The request:
In the article on Saturn's F Ring below, list every physical trait of the F Ring given in the paragraph beginning "To look at".

Document text:
[Start]

Saturn’s F Ring Gives Birth To Short-Lived Moons

By Joelle Renstrom | Updated

This article is more than 2 years old

saturn-ringsSaturn made news a few months ago when astronomers spotted what they believed was a new moon being born in the planet’s A Ring. As it turns out, the event was rare not because it featured the birth of a new moon, but because of its placement. Saturn’s F Ring, it’s outermost one, gives birth to moons fairly regularly, but those events are easy to miss because the moons die almost as quickly they appear.

To look at, the F Ring isn’t as bright as most of the inner ones, it’s made of chunky ice and is thinner than the others. But it does illustrate a principle called the Roche limit, which is the boundary beyond which moons can form and stay intact. Inside the Roche limit, gravity pulls at the newly formed moons on opposite sides with such force that it can tear them apart, particularly when they’re not particularly massive.

Saturn's F ring
Saturn’s F ring straightened out
Back in the 1980s, the Voyager spacecraft gathered images of bright masses in Saturn’s F Ring that emerged over the course of hours or even days, but the Cassini spacecraft hasn’t recorded anywhere near as many. The comparison served as one clue about the dynamism of the planet’s rings and what happens there. The bright lumps noted by Voyager were small moons roughly the size of mountains. Eventually, they smashed into the ring and fell apart. During the time Voyager captured these images, small moons (diameters less than 3 miles across) were being born and destroyed at a rapid pace.

[End]

Recorded information:
[Start]

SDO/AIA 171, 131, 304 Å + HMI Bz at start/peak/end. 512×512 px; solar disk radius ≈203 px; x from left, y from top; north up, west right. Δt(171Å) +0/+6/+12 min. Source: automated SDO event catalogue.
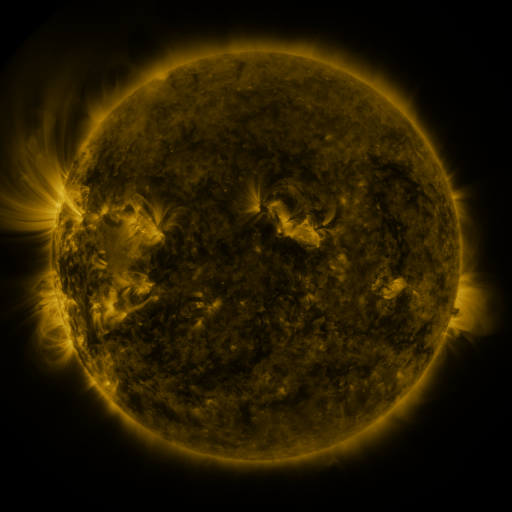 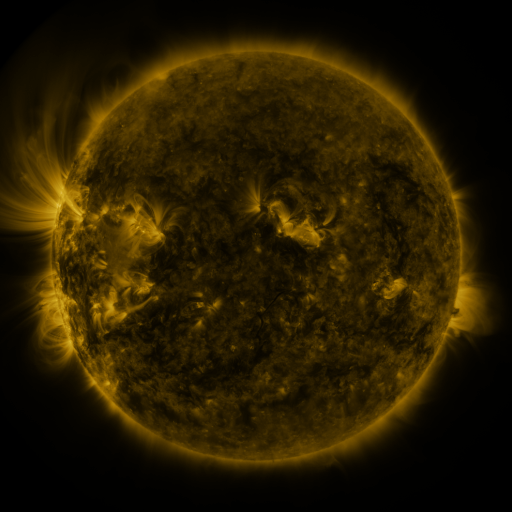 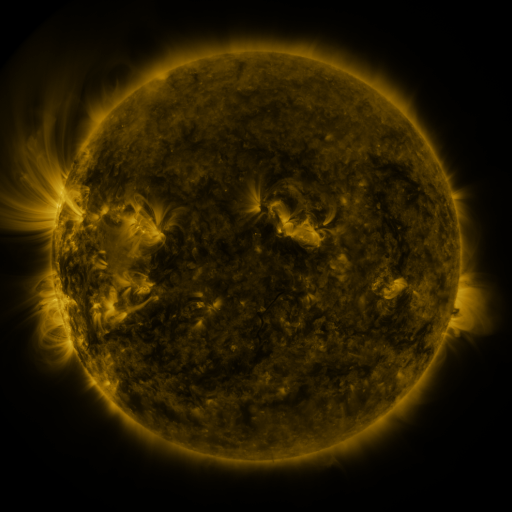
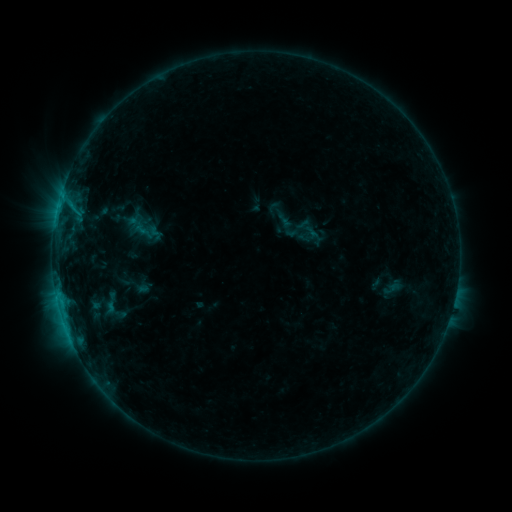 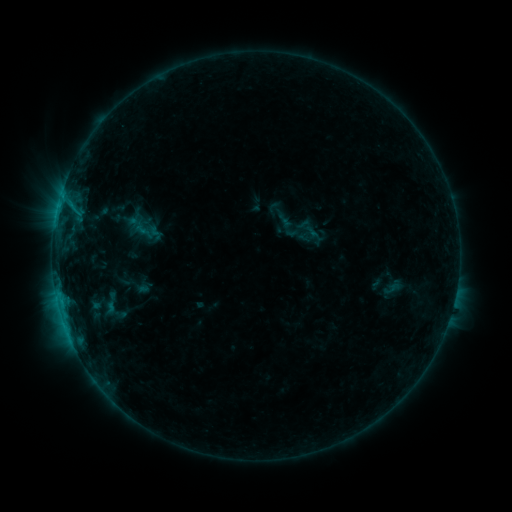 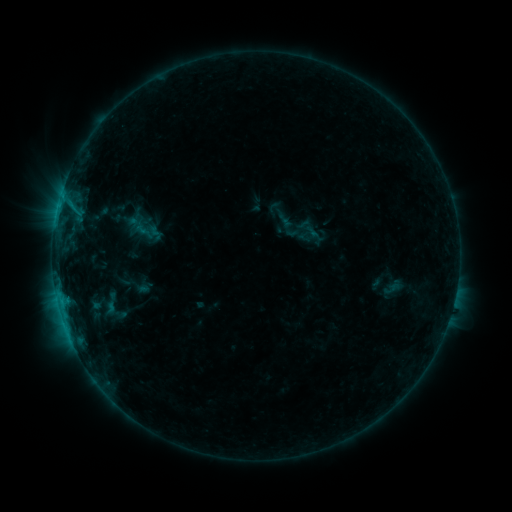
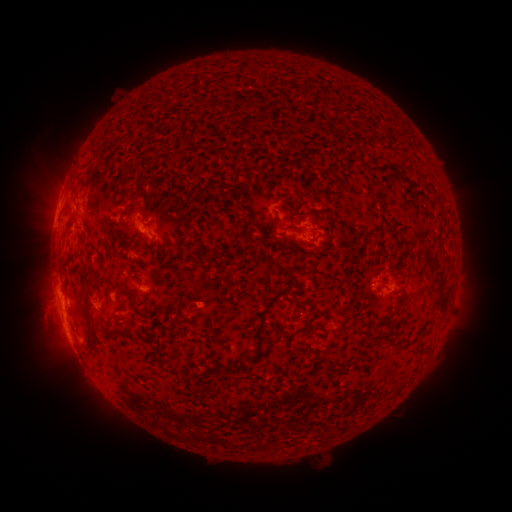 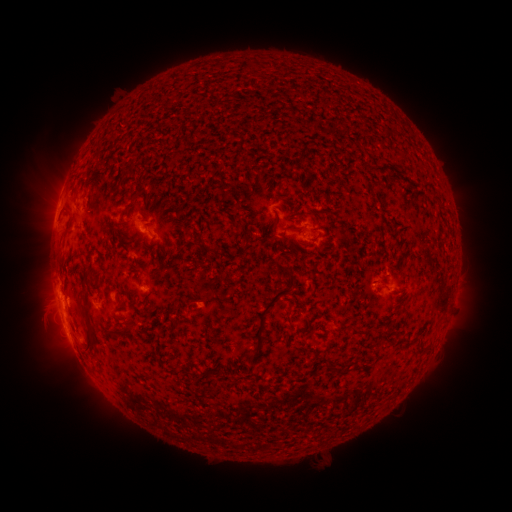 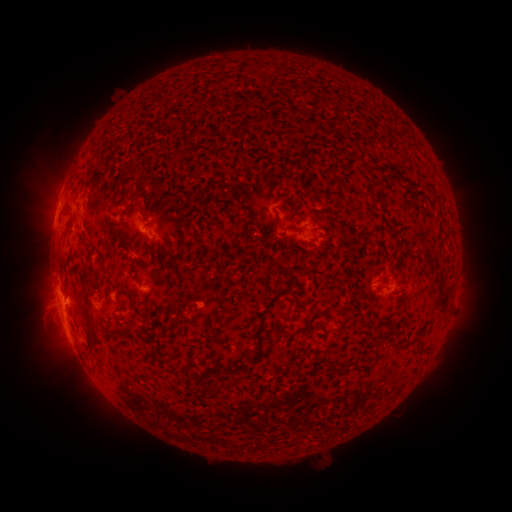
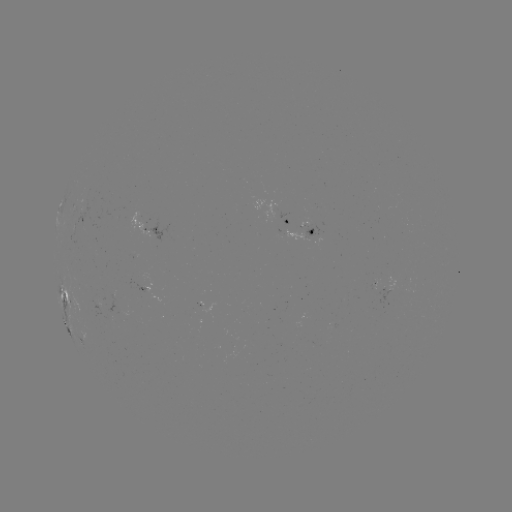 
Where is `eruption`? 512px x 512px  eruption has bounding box [49, 278, 96, 322].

[End]

Full answer:
- Not as bright as most of the inner rings
- Made of chunky ice
- Thinner than the other rings